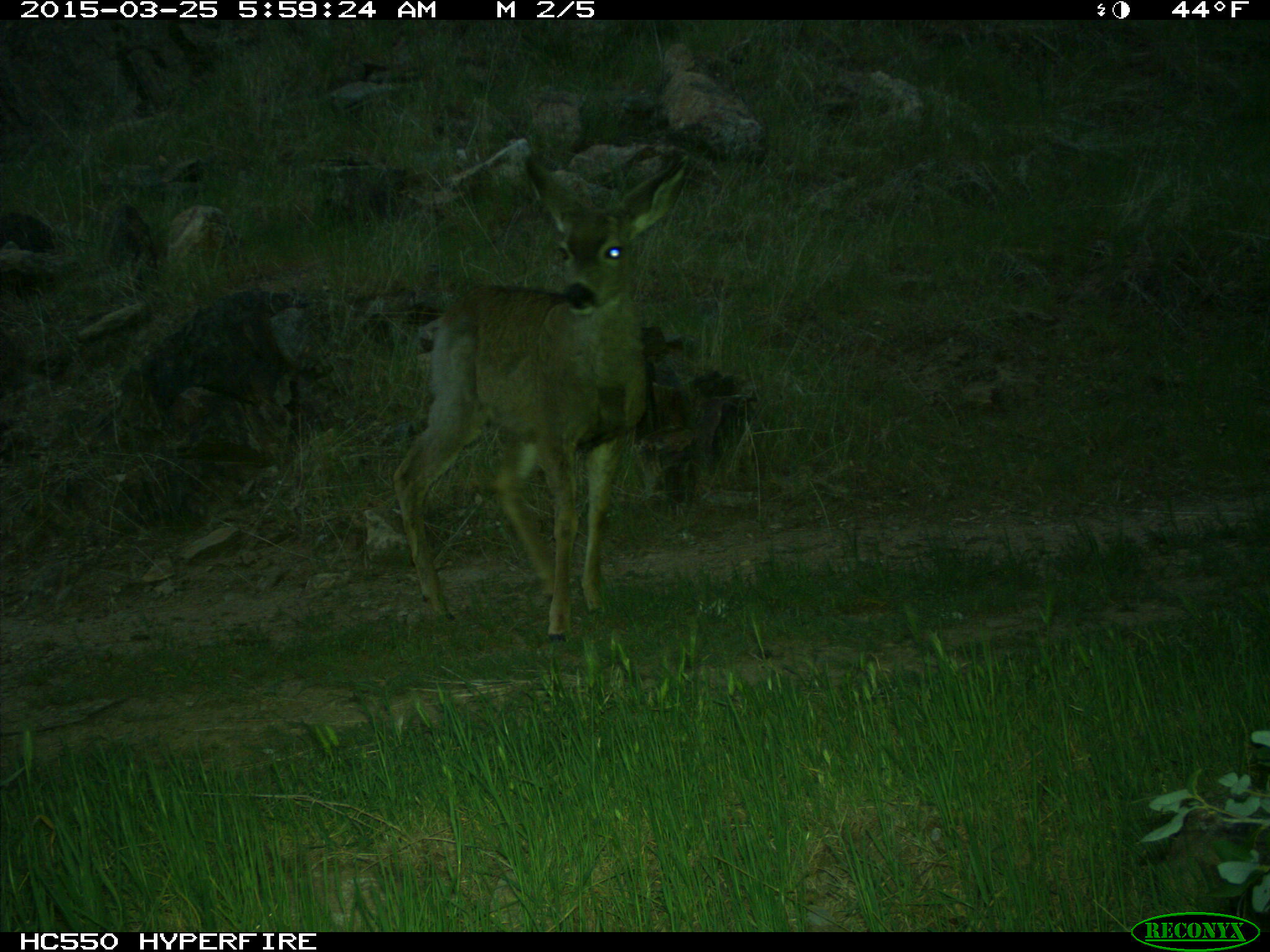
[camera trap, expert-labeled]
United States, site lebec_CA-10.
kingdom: Animalia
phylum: Chordata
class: Mammalia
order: Artiodactyla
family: Cervidae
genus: Odocoileus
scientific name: Odocoileus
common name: deer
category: unidentified deer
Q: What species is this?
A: Unidentified deer (deer) (Odocoileus).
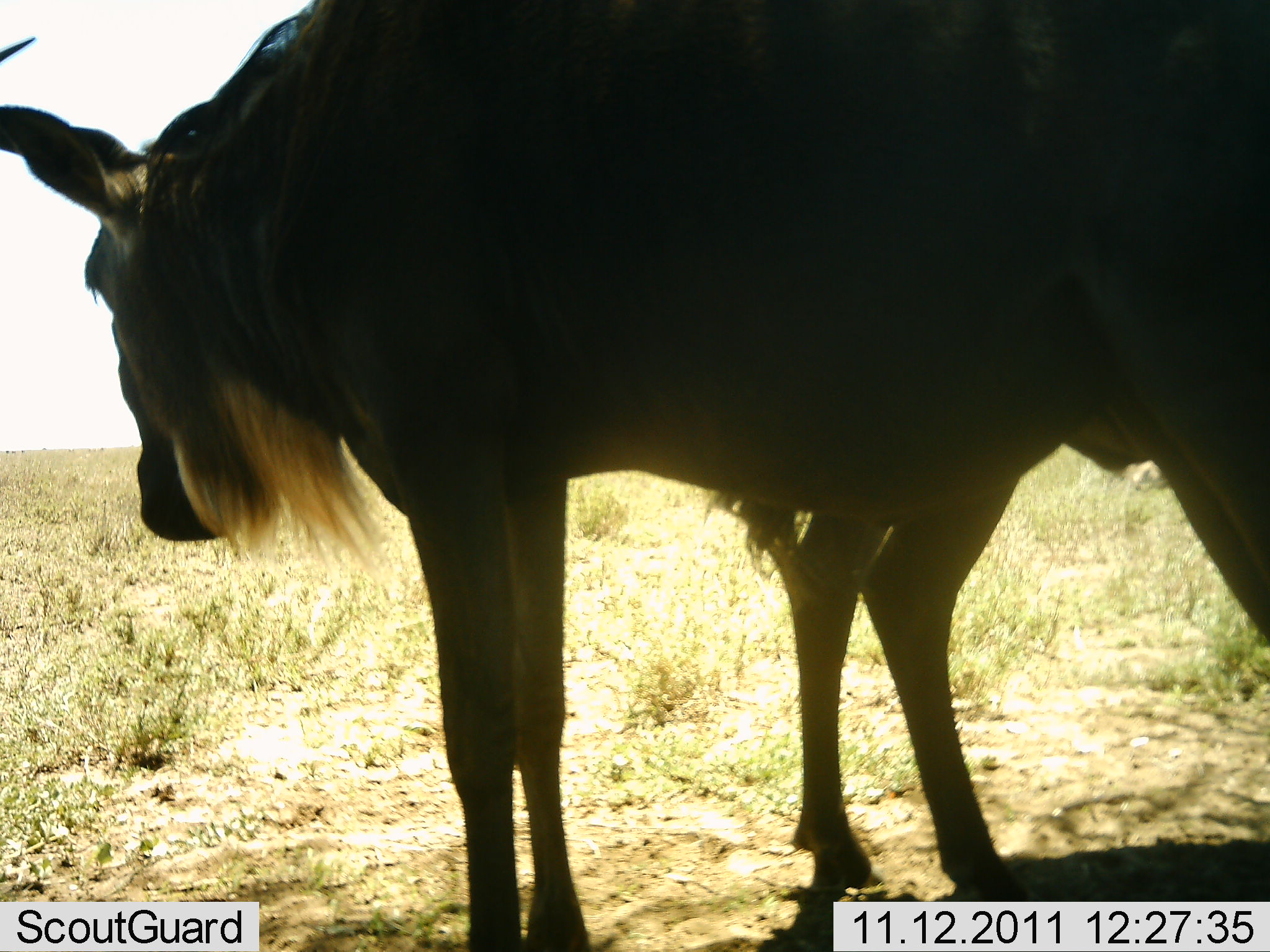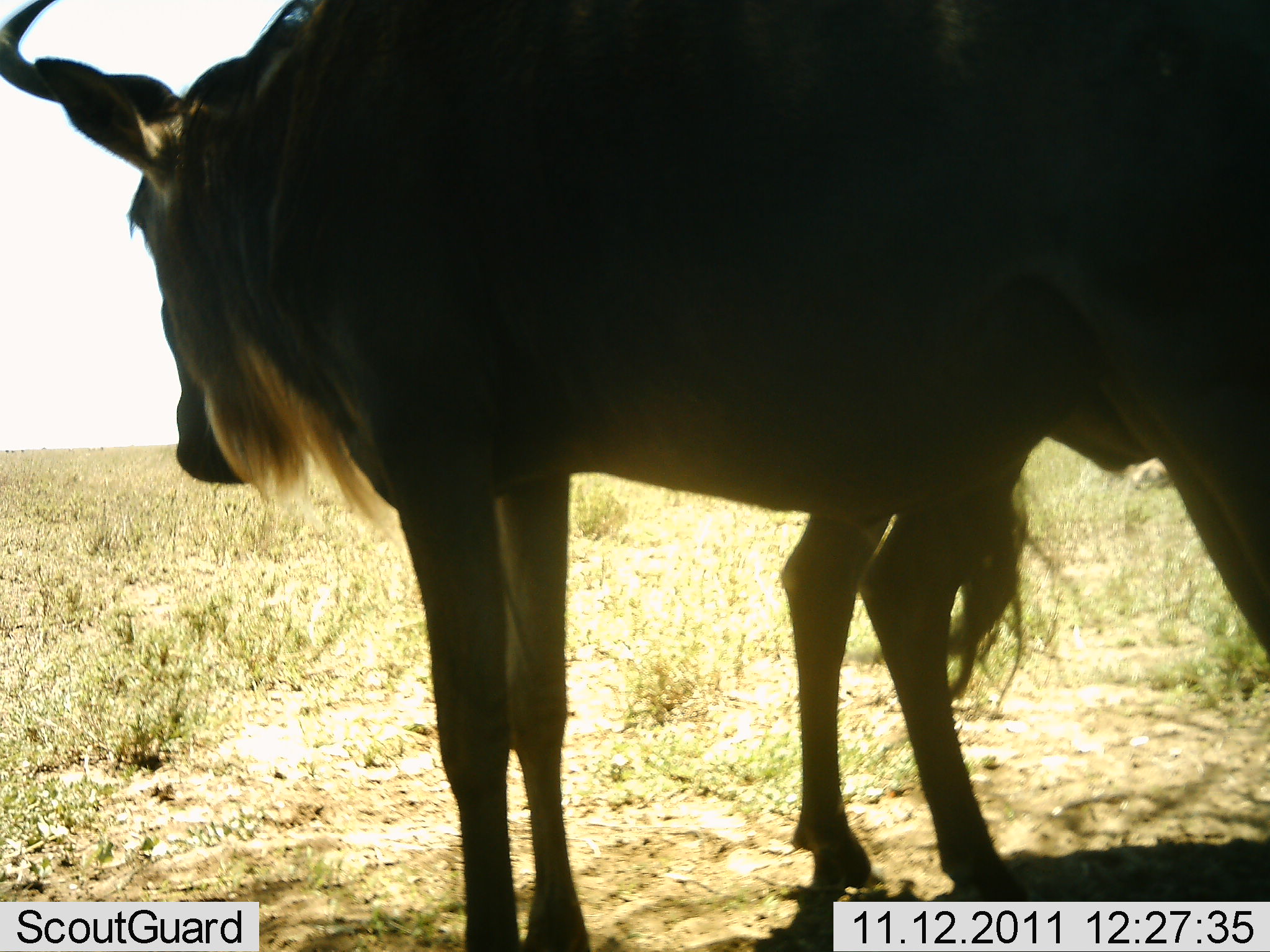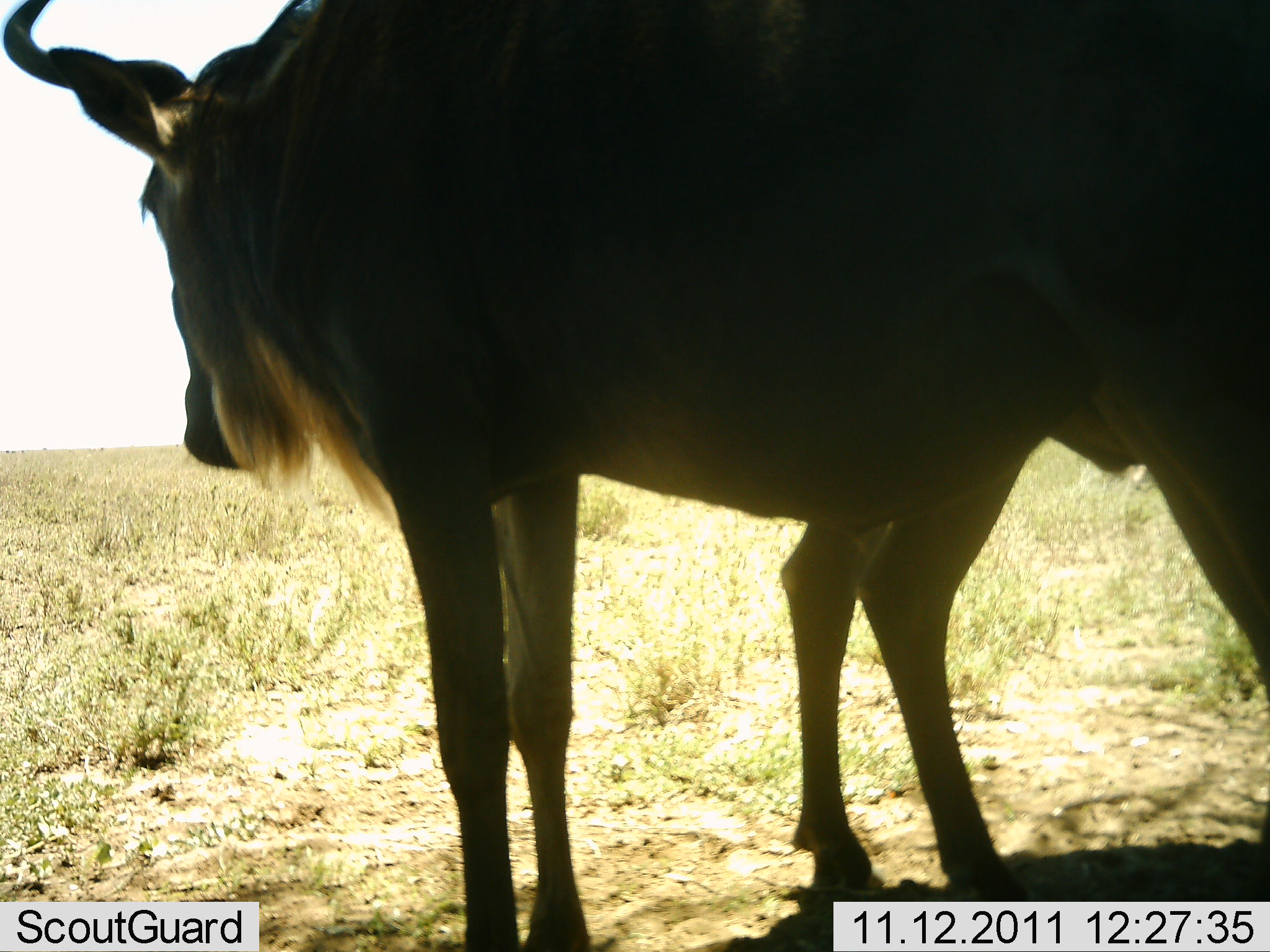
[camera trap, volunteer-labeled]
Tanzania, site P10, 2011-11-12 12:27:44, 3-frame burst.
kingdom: Animalia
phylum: Chordata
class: Mammalia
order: Artiodactyla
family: Bovidae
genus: Connochaetes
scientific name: Connochaetes taurinus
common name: blue wildebeest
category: wildebeest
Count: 2.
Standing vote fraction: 100%.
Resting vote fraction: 0%.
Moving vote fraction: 0%.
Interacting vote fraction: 10%.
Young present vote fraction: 0%.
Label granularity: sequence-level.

* [Work to be completed] Please set down each entry word for word, without its images.

* [Output for this task]
[camera trap, expert-labeled]
United States, site lebec_CA-10.
kingdom: Animalia
phylum: Chordata
class: Mammalia
order: Artiodactyla
family: Cervidae
genus: Odocoileus
scientific name: Odocoileus
common name: deer
category: unidentified deer
Q: What species is this?
A: Unidentified deer (deer) (Odocoileus).
[camera trap, volunteer-labeled]
Tanzania, site P10, 2011-11-12 12:27:44, 3-frame burst.
kingdom: Animalia
phylum: Chordata
class: Mammalia
order: Artiodactyla
family: Bovidae
genus: Connochaetes
scientific name: Connochaetes taurinus
common name: blue wildebeest
category: wildebeest
Count: 2.
Standing vote fraction: 100%.
Resting vote fraction: 0%.
Moving vote fraction: 0%.
Interacting vote fraction: 10%.
Young present vote fraction: 0%.
Label granularity: sequence-level.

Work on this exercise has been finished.